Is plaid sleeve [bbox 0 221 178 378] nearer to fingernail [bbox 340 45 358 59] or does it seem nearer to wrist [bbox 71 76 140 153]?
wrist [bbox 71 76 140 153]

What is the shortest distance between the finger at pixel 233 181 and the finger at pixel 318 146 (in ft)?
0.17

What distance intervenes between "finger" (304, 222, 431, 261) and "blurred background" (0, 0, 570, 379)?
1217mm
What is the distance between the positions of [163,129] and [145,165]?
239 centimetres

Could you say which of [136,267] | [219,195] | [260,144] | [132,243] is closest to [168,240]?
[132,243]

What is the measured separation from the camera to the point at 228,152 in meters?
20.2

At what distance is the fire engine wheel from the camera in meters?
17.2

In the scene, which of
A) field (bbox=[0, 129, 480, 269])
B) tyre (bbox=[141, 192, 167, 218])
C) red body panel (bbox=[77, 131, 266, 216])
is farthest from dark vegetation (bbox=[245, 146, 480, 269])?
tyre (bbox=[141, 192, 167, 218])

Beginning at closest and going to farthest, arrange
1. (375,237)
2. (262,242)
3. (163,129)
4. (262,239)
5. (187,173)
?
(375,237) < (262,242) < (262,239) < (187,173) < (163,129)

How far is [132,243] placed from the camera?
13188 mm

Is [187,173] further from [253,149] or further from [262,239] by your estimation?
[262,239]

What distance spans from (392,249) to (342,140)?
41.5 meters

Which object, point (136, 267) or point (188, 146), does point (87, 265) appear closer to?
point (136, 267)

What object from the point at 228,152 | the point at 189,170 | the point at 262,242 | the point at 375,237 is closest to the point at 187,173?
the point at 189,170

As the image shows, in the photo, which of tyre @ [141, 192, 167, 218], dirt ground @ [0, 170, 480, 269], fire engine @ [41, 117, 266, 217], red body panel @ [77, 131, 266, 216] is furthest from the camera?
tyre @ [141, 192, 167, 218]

(GIVEN EXERCISE): Reproduce everything in the entries above without changing a character, from the line containing "Is [187,173] further" down to the last line of the entries, with both of those lines included.

(RESPONSE TO THE EXERCISE):
Is [187,173] further from [253,149] or further from [262,239] by your estimation?
[262,239]

What distance spans from (392,249) to (342,140)?
41.5 meters

Which object, point (136, 267) or point (188, 146), does point (87, 265) appear closer to?
point (136, 267)

What object from the point at 228,152 | the point at 189,170 | the point at 262,242 | the point at 375,237 is closest to the point at 187,173?
the point at 189,170

As the image shows, in the photo, which of tyre @ [141, 192, 167, 218], dirt ground @ [0, 170, 480, 269], fire engine @ [41, 117, 266, 217], red body panel @ [77, 131, 266, 216] is furthest from the camera?
tyre @ [141, 192, 167, 218]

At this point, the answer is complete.